REVIEW: Cinta di Saku Celana


REVIEW
Walaupun namanya jarang terdengar, Fajar Nugros bukanlah nama baru di industri perfilman kita. Tiga tahun lalu, ia telah menelurkan lebah pertamanya lewat Queen Bee, dan di tahun 2011 pun ia berperan sebagai penulis kisah Tendangan Dari Langit yang keren itu. Tahun ini, ia kembali berkarya: menjadi penulis sekaligus sutradara, lewat Cinta di Saku Celana.

Dari film kedua yang disutradarainya ini, maaf, jujur saya merasa bahwa Fajar Nugros akan jauh lebih baik menjadi penulis saja ketimbang menjadi sutradara. Saya memang belum membaca cerpen yang mendasari film ini, tapi saya cukup sering membaca tulisan Nugros, dan merasa tulisannya bagus. Tapi tidak dengan ketika ia menjadi sutradara.
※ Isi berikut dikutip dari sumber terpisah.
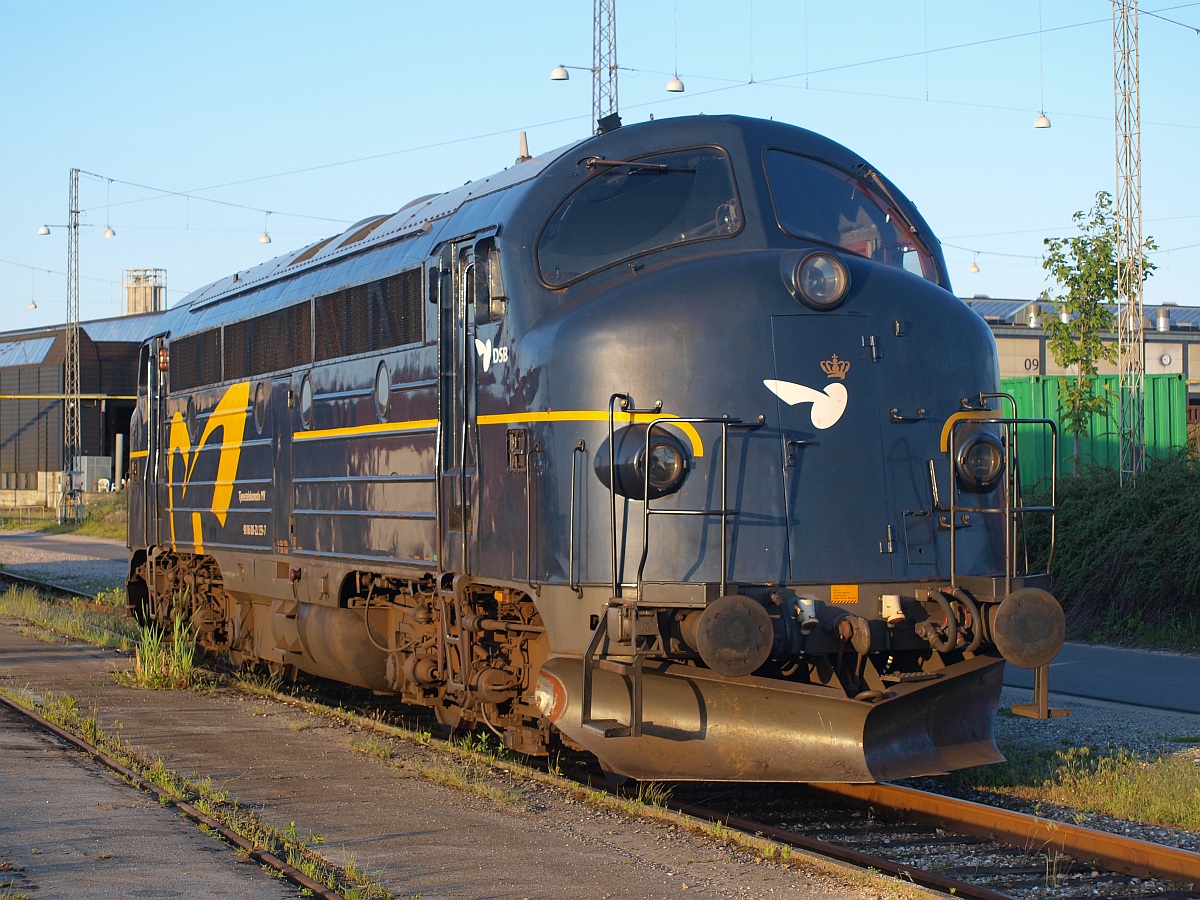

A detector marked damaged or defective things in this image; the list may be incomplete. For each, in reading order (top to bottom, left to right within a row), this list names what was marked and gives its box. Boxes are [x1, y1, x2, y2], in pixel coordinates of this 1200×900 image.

rusty rail track [0, 692, 342, 896]
rusty rail track [816, 780, 1200, 884]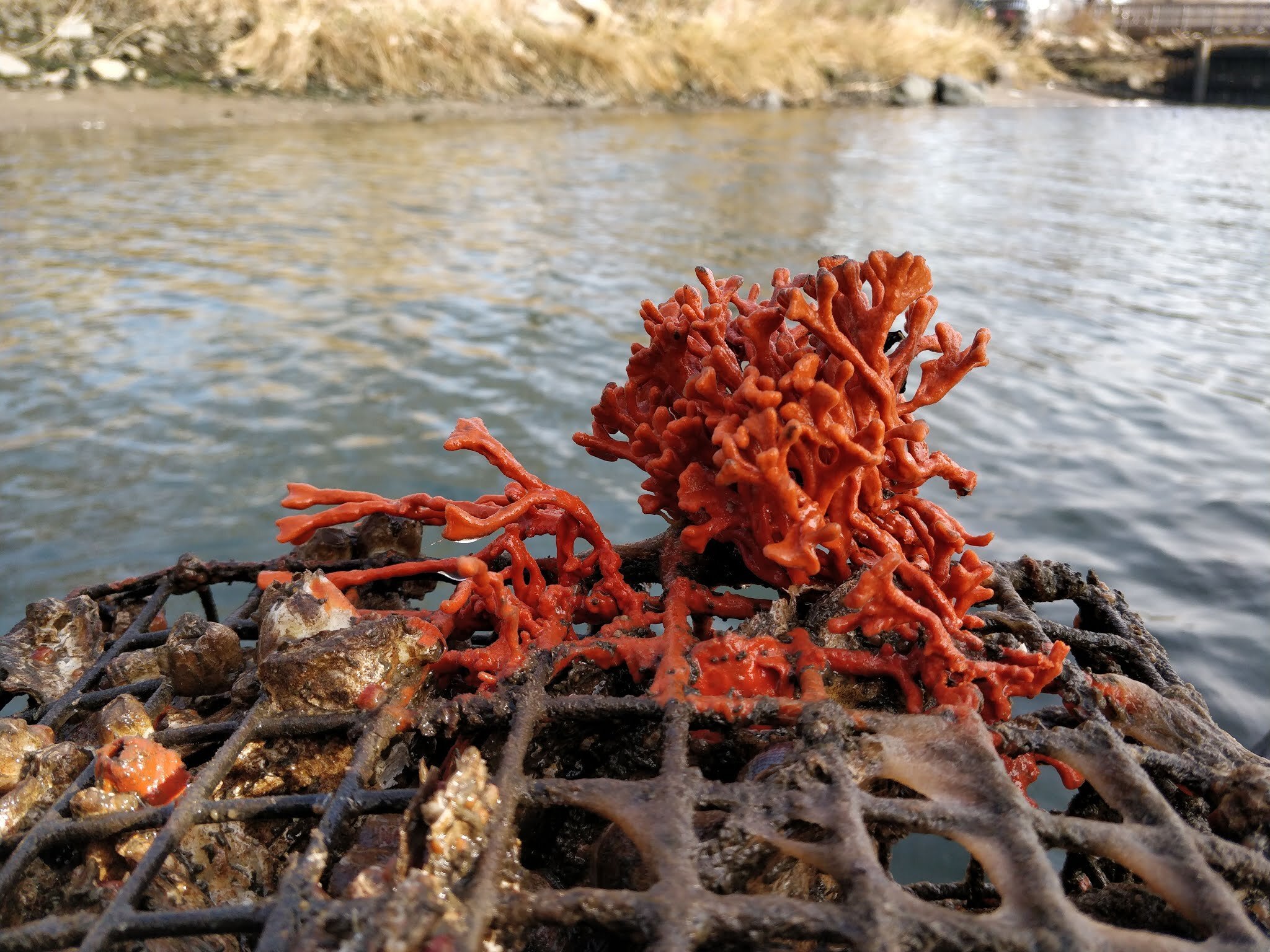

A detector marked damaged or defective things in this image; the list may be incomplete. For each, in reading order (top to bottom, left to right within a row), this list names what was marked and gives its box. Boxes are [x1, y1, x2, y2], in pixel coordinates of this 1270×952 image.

Seolah-olah, film ini belum memiliki jiwanya. Cinta di Saku Celana jadi nampak seperti tulisan yang dituangkan dalam gambar: nyaman untuk dibaca, tapi kurang begitu mengasyikkan untuk dilihat. Emosinya tidak dikeluarkan dengan maksimal, padahal, Cinta di Saku Celana memiliki banyak sekali amunisi bagus yang mengisi jarjaran cast-nya, mulai dari Joanna Alexandra, Donny Alamsyah, Ramon Y Tungka, Lukman Sardi, hingga Luna Maya, Imey Liem, Gading Marten, dan Dion Wiyoko. Karena film yang terlalu "tulisan" ini lah, alhasil deretan bintang ini tak mampu bersinar sebagaimana mestinya. Berbagai metafora yang digunakan tidak bisa disampaikan secara sinematis. Akan tetapi saya yakin, jika kita membaca tulisannya, maka segala emosi yang ingin ditunjukkan akan bisa diterima dan dirasakan dengan baik oleh para pembaca. Karena ceritanya bagus, tapi filmnya tidak. Ceritanya loveable, tapi eksekusinya tidak.